Avec « L’âge d’or de la peinture à Naples », le Musée de Montpellier aligne tous les maîtres qui se sont succédé dans cette grande ville longtemps espagnole.
MONTPELLIER - Alors que partout en France le niveau des expositions a baissé, le Musée Fabre à Montpellier étonne par l’ambition et l’intelligence de ses choix. Trois ans après celle sur l’influence du Caravage, qui a attiré 200 000 visiteurs, son directeur, Michel Hilaire, a monté une synthèse vivante de la peinture napolitaine du XVIIe siècle, avec le spécialiste incontesté, Nicola Spinosa, et le concours de chercheurs de l’Institut national de l’histoire et de l’art et d’élèves de l’Institut national du patrimoine, sous l’égide d’un autre Napolitain, Gennaro Toscano. Puisant dans les collections françaises, les commissaires ont aussi obtenu des prêts de la National Gallery de Londres et du Musée du Prado à Madrid, qui contribuent à une vision spectaculaire de cette production encore trop peu connue.

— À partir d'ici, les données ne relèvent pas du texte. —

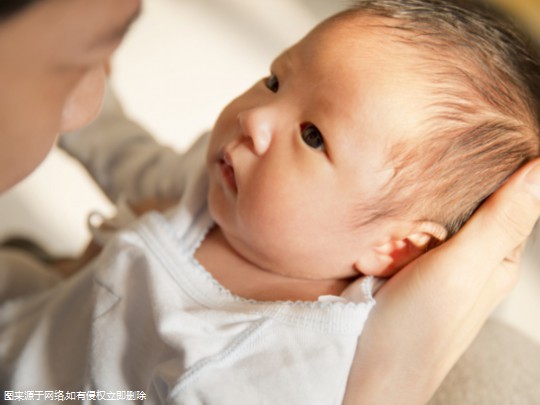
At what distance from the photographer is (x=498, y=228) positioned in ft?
2.34

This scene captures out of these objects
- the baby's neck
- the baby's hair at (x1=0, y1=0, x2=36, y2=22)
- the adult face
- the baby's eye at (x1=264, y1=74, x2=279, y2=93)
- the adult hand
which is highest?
the baby's hair at (x1=0, y1=0, x2=36, y2=22)

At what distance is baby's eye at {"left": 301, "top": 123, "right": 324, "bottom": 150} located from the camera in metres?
0.73

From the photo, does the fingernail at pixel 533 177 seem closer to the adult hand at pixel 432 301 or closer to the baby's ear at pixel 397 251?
the adult hand at pixel 432 301

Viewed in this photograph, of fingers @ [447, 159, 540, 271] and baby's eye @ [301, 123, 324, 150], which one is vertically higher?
baby's eye @ [301, 123, 324, 150]

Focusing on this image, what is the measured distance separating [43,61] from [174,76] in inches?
46.8

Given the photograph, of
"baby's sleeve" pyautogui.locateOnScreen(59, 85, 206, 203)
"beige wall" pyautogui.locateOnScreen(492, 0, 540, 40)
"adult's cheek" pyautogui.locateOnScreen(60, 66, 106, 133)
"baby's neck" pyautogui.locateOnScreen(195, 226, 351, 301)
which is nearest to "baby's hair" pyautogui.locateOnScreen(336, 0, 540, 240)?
"baby's neck" pyautogui.locateOnScreen(195, 226, 351, 301)

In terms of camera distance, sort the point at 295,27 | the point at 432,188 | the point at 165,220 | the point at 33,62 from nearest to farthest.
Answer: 1. the point at 33,62
2. the point at 432,188
3. the point at 165,220
4. the point at 295,27

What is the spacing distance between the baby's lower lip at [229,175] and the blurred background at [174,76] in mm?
830

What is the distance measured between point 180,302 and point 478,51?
0.46 metres

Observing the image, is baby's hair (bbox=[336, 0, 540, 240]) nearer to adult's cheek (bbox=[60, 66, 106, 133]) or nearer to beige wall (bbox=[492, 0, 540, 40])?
adult's cheek (bbox=[60, 66, 106, 133])

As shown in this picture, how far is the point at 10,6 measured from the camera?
418mm

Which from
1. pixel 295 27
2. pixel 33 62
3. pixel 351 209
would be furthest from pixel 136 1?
pixel 295 27

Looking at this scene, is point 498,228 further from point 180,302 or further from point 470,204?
point 180,302

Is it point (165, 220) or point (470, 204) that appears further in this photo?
point (165, 220)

Au XVIIe, Naples était la plus grande ville d’Europe après Paris. Les souverains espagnols ont édifié des palais démesurés pour affirmer un pouvoir régulièrement contesté. Riche de congrégations religieuses, la capitale attirait les artistes étrangers : depuis le XVe siècle, rares, parmi les noms qui comptent, étaient ceux à être nés à Naples.

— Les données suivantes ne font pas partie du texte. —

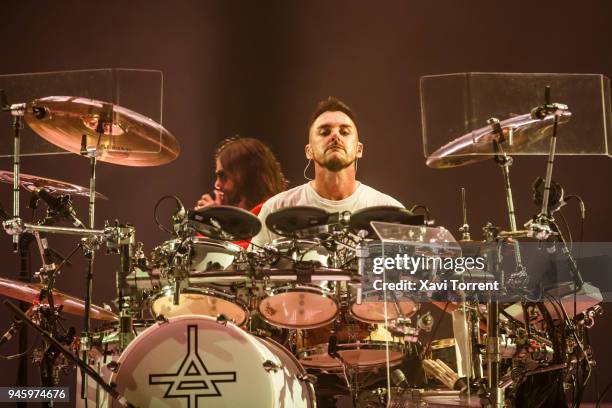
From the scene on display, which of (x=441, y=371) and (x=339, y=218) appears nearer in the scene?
(x=339, y=218)

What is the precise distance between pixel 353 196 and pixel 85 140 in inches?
73.6

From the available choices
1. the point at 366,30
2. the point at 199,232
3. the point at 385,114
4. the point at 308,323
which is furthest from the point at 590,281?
the point at 366,30

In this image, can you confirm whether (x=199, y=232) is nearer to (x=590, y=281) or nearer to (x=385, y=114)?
(x=590, y=281)

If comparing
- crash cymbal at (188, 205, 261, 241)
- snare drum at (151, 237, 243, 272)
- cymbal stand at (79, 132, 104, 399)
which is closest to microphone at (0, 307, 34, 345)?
cymbal stand at (79, 132, 104, 399)

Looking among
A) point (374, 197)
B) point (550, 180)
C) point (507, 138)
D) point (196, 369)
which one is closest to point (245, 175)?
point (374, 197)

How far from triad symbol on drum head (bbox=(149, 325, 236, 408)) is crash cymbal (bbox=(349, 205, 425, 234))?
74cm

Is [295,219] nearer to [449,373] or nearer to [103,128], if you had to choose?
[103,128]

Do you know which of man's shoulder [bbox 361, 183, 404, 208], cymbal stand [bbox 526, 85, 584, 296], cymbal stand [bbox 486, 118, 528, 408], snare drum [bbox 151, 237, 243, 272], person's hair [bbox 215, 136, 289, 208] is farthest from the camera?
person's hair [bbox 215, 136, 289, 208]

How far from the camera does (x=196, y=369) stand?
111 inches

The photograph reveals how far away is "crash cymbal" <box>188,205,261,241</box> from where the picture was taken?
2.96m

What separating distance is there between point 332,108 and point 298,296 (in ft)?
6.39

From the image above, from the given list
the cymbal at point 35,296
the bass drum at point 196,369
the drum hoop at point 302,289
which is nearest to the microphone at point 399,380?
the drum hoop at point 302,289

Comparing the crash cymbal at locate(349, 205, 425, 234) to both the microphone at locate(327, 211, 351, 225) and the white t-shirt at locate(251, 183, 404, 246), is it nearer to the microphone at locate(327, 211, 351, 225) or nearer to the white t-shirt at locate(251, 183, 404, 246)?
the microphone at locate(327, 211, 351, 225)

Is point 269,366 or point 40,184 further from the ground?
point 40,184
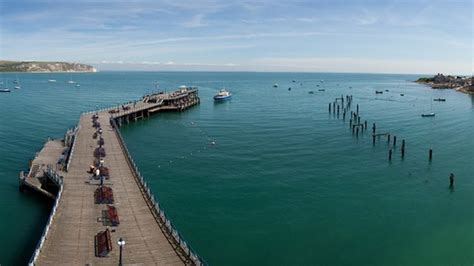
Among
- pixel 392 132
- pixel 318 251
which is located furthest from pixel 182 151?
pixel 392 132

Le Caravage s’est arrêté deux fois à Naples, où il accentua la souffrance dramatique de sa peinture sacrée. Montpellier a obtenu le prêt du Saint Jean-Baptiste de la Galerie Borghese, d’autant plus émouvant qu’il l’emporta dans son ultime voyage à Rome. Chacun de ses séjours n’a pas excédé quelques mois. Il n’en a pas moins déchiré le voile du maniérisme qui recouvrait la ville, où ses innovations ont laissé une trace durable. Son disciple le plus précoce, l’un des plus inspirés aussi, fut Giovanni Battista Caraciollo, dit « Battistello ». Mais celui qui s’imposa comme l’artiste officiel était un autre émule, José de Ribera. Michel Hilaire parle de ce Valencien qui se fixa à Naples fin 1616 comme d’un « génie ». Fidèle à une simplicité de composition, il introduisit un style rugueux, qu’il allait progressivement affiner. Dans ses douze tableaux présents se retrouve la maîtrise du traitement des visages et des mains, qui est une des marques de la peinture locale. L’autre facteur d’identité, pour Nicola Spinosa, est cette puissante émotion religieuse, dominée par le quiétisme sous influence espagnole : « À Rome, la peinture peut affirmer la puissance triomphale de l’Église. À Naples, la cité est minée par l’instabilité, et le ton se fait plus intense. »
La revanche de la couleur
Longtemps la ville resta fidèle au naturalisme introduit par le Caravage, mais en altérant progressivement son contenu. Artemisia Gentileschi donna à cette empreinte un style plus direct. Elle collabora avec Massimo Stanzione, qui allait gagner en raffinement à la faveur de ses visites à Rome. La couleur tient une belle revanche dans son portrait de femme endimanchée tenant un coq. Ribera et Stanzione forment les pôles opposés de la tension entre réalisme et classicisme. Comme le rappela Harold Acton lors de l’exposition au Grand Palais sur la peinture napolitaine en 1983, la rivalité pouvait être féroce. Ribera est allé dans une église attaquer une peinture de Caracciolo à l’acide. Des assistants étaient brutalisés. Des maîtres appelés en ville pour réaliser des commandes, comme le Dominiquin, Guido Reni ou Annibal Carrache, eurent à la quitter précipitamment. Mais les Napolitains restèrent impressionnés par leurs effets décoratifs, aussi bien que par ceux obtenus par Cortone, Rubens, Van Dyck, les peintres de Venise ou les Français d’Italie tels Mellin, Poussin ou Vouet.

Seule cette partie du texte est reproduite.